Goal 1: Change "boolean" to "bool" in the FastTextRank page, and give everything from "use_stopword: boolean, default" down to "package's stop words.".
Goal 2: Write what comes next in the FastTextRank page, picking up after its last line.

Source text:
========
FastTextRank

Extract abstracts and keywords from Chinese text

1.4

PyPI

Maintainers: 1

FastTextRank

Extract abstracts and keywords from Chinese text, use optimized iterative algorithms to improve running speed, and selectively use word vectors to improve accuracy.

PageRank

PageRank is a website page ranking algorithm from Google.
PageRank was originally used to calculate the importance of web pages. The entire www can be seen as a directed graph, and the node is a web page.
This algorithm can caculate all node's importance by their connections.

My algorithm changed the iterative algorithm to make the algorithm much faster, it costs 10ms per article, on the mean while TextRank4ZH costs 80ms on my data.
My algorithm also use word2vec to make the abstract more accurate, but it will cost more time to run the algorithm. Using word2vec costs 40ms per article on the same traning data.

W2VTextRank4Sentence

Introduction

Cut article into sentence
Calculate similarity between sentences:
- Using word vectors' cosine similarity
- Using two sentences' common words
Build a graph by sentences' similarity
Caculate the importance of each sentence by improved iterative algorithm
Get the abstract

API

use_stopword: boolean, default True
stop_words_file: str, default None. The stop words file you want to use. If it is None, you will use this package's stop words.
========
Rows:
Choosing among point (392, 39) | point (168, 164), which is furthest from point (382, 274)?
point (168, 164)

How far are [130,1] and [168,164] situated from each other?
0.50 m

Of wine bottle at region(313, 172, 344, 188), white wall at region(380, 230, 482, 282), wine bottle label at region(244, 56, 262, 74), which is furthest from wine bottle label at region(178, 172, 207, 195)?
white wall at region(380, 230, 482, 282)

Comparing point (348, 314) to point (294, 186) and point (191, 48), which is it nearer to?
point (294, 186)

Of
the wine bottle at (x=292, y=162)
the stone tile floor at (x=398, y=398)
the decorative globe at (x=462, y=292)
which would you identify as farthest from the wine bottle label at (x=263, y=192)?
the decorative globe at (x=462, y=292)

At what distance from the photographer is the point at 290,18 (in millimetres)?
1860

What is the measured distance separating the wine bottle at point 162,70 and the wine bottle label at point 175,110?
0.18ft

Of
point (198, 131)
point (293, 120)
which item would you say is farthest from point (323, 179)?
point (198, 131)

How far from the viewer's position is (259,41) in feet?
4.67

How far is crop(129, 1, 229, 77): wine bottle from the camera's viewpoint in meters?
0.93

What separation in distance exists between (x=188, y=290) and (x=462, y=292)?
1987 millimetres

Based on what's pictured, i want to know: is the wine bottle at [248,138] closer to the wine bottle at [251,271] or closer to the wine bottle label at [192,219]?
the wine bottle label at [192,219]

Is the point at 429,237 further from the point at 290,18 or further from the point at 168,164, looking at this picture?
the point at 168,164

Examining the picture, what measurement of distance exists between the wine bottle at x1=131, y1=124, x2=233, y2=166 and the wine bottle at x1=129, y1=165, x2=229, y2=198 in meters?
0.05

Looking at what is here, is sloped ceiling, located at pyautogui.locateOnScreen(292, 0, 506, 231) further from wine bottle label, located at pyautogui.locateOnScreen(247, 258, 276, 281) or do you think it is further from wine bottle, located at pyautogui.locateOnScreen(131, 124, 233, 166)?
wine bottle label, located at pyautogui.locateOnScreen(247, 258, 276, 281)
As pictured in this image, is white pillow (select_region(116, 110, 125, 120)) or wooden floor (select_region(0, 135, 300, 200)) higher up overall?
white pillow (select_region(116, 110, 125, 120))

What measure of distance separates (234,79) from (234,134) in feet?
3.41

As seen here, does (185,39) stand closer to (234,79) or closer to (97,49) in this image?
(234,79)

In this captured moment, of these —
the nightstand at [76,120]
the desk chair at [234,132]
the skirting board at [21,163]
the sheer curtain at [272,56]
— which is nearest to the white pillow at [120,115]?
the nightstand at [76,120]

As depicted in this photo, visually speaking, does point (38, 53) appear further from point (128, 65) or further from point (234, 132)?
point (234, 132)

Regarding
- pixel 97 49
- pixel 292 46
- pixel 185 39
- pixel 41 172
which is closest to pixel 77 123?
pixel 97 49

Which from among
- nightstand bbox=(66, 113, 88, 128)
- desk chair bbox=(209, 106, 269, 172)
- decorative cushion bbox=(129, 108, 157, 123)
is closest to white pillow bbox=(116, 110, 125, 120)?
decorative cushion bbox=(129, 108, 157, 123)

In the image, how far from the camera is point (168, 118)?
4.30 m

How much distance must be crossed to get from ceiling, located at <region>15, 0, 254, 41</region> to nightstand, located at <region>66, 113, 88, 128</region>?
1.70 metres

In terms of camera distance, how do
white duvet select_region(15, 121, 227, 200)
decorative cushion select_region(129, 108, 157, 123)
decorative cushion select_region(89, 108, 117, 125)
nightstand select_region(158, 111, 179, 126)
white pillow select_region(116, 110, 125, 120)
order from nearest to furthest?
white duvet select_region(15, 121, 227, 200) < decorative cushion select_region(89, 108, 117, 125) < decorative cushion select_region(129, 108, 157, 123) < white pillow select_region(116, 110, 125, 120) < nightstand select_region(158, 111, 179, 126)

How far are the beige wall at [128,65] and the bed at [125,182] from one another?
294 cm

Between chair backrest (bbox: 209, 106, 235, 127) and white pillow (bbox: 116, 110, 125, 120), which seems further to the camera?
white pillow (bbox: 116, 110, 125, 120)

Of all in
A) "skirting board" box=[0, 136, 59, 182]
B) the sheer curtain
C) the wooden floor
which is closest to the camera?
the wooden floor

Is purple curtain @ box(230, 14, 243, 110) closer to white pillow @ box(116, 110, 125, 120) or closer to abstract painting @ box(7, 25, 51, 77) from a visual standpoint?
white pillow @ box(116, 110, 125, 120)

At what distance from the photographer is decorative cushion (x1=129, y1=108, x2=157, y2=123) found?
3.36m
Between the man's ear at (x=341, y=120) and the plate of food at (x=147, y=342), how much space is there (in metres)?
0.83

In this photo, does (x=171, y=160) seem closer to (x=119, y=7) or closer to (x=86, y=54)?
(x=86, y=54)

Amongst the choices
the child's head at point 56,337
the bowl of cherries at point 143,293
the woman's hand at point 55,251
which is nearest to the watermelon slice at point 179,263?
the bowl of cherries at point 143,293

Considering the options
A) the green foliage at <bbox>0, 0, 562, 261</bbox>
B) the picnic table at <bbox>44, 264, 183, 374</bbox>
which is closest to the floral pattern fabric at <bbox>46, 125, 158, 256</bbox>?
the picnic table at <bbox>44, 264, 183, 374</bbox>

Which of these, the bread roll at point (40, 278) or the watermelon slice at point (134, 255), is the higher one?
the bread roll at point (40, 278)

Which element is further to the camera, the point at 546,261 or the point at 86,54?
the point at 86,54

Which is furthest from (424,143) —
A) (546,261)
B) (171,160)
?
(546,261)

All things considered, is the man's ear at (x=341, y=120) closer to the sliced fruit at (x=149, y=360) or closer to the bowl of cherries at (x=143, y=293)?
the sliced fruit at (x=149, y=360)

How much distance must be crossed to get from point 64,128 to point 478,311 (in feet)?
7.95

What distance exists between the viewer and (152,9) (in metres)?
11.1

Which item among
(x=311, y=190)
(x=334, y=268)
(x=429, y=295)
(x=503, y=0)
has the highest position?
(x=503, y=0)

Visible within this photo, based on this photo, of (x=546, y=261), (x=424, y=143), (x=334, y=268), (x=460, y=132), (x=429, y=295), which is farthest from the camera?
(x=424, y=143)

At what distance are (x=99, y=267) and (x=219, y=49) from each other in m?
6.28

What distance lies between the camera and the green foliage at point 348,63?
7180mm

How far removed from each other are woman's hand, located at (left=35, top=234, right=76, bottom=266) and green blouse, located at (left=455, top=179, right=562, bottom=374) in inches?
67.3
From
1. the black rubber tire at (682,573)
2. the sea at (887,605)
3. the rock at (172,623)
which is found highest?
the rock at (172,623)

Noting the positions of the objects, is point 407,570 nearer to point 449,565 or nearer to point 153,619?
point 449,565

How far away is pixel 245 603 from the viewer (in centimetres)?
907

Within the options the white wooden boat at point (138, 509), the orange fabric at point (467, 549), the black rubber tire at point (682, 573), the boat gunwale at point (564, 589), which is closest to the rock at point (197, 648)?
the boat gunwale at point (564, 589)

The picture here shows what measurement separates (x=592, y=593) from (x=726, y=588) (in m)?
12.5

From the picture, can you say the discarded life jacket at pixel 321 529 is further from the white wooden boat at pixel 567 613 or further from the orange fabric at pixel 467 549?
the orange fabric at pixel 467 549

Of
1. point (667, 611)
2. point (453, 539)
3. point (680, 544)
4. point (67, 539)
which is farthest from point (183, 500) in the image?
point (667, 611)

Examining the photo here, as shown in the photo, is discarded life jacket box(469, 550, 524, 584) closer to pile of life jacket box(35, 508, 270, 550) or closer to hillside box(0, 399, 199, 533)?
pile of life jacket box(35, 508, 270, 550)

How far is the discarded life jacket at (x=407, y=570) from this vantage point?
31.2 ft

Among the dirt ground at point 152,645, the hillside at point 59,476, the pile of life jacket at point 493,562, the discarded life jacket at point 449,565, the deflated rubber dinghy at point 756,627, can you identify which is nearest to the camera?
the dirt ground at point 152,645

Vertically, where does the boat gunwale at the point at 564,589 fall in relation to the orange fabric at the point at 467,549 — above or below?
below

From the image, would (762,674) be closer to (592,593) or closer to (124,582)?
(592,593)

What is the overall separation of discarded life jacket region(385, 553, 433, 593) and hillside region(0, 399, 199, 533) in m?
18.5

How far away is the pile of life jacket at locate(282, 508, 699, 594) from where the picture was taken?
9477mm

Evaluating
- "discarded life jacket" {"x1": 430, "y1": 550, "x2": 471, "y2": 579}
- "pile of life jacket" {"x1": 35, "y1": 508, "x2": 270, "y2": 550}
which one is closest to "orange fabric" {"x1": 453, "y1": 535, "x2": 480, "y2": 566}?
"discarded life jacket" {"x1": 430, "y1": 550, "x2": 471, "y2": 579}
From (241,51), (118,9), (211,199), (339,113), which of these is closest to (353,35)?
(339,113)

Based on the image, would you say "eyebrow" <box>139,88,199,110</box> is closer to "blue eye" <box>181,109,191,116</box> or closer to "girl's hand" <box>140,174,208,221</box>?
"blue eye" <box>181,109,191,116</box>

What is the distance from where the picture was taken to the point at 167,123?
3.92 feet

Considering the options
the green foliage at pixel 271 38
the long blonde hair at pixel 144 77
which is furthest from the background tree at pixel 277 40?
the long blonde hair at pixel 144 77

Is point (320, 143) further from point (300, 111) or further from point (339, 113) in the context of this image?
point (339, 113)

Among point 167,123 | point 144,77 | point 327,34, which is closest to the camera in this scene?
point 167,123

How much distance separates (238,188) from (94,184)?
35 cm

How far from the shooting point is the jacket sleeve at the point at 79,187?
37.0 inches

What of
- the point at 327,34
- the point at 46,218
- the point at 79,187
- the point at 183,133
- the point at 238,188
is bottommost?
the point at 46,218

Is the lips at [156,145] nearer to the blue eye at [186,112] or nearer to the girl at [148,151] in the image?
========
Expected output 1:
use_stopword: bool, default True
stop_words_file: str, default None. The stop words file you want to use. If it is None, you will use this package's stop words.

Expected output 2:
use_w2v: boolean, default False If it is True, you must input passing dict_path parameter.
dict_path: str, default None.
max_iter:maximum iteration round
tol: maximum tolerance error

W2VTextRank4Word

Introduction

Cut artile into word
Calculate similarity between word: If two words are all in window distance, then the graph's side of this two word add 1.0. Window is set by user.
Build a graph by word' similarity
Caculate the importance of each word by improved iterative algorithm
Get the key word

API

use_stopword=boolean, default True
stop_words_file=str, default None. The stop words file you want to use. If it is None, you will use this package's stop words.
max_iter=maximum iteration round
tol=maximum tolerance error
window=int, default 2 The window to determine if two words are related

FAQs

What is FastTextRank?

Is FastTextRank well maintained?

Did you know?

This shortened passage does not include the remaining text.